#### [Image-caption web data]

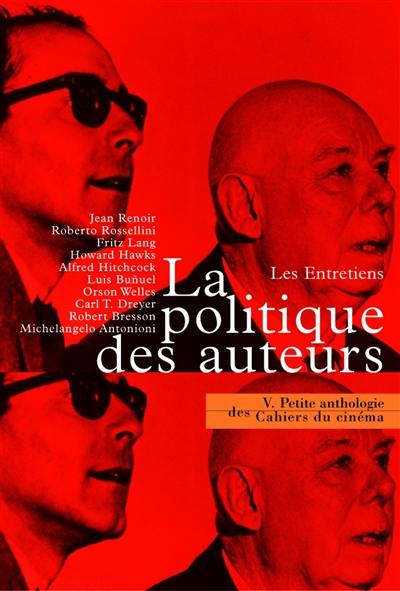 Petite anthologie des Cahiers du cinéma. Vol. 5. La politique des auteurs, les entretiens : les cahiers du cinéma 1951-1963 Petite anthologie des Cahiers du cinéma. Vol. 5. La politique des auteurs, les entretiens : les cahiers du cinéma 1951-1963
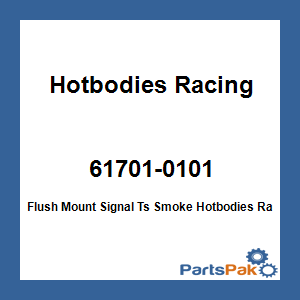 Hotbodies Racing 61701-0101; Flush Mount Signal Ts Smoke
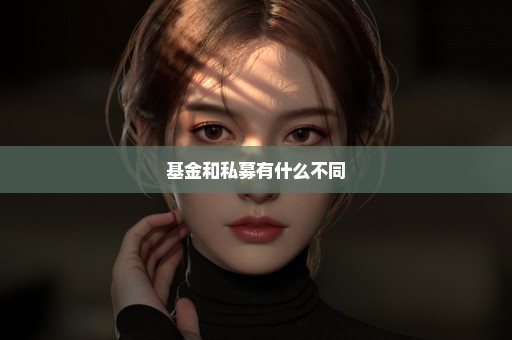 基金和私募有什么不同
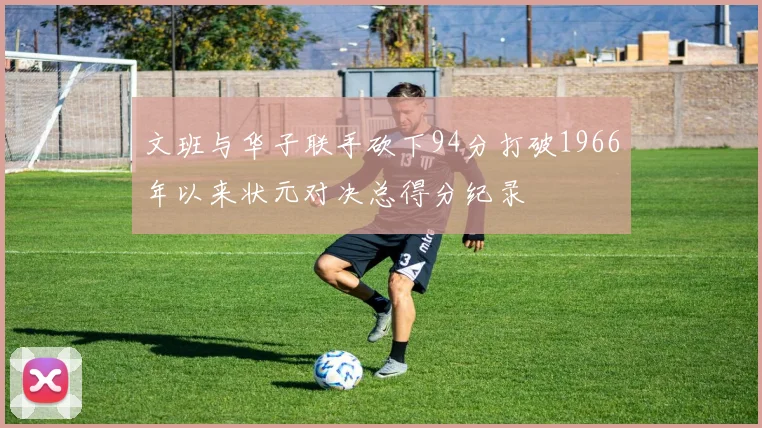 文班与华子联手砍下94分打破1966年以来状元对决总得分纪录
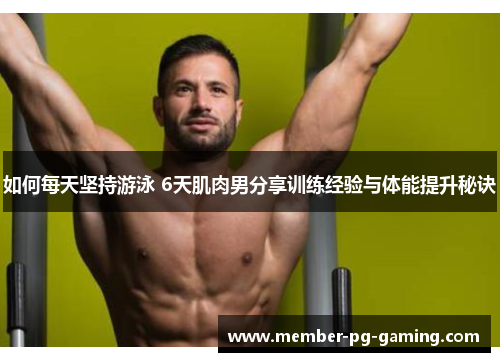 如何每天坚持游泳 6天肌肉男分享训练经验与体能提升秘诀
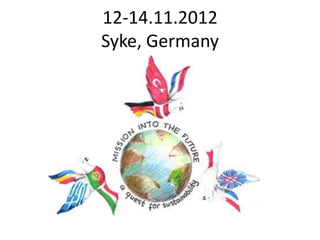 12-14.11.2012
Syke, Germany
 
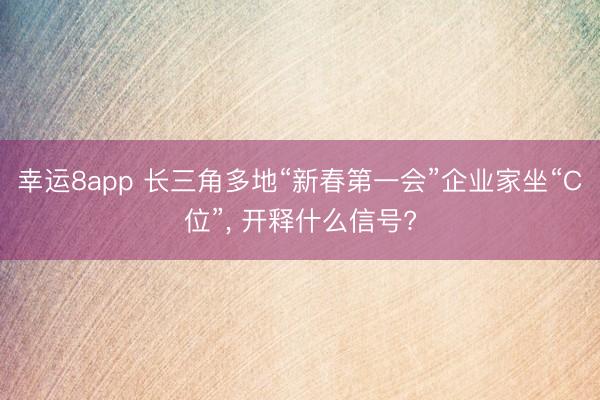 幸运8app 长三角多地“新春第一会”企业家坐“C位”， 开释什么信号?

#### [Goal of the exercise]
Copy the data word for word, no pictures.

#### [Written answer]
 Petite anthologie des Cahiers du cinéma. Vol. 5. La politique des auteurs, les entretiens : les cahiers du cinéma 1951-1963 Petite anthologie des Cahiers du cinéma. Vol. 5. La politique des auteurs, les entretiens : les cahiers du cinéma 1951-1963
 Hotbodies Racing 61701-0101; Flush Mount Signal Ts Smoke
 基金和私募有什么不同
 文班与华子联手砍下94分打破1966年以来状元对决总得分纪录
 如何每天坚持游泳 6天肌肉男分享训练经验与体能提升秘诀
 12-14.11.2012
Syke, Germany
 
 幸运8app 长三角多地“新春第一会”企业家坐“C位”， 开释什么信号?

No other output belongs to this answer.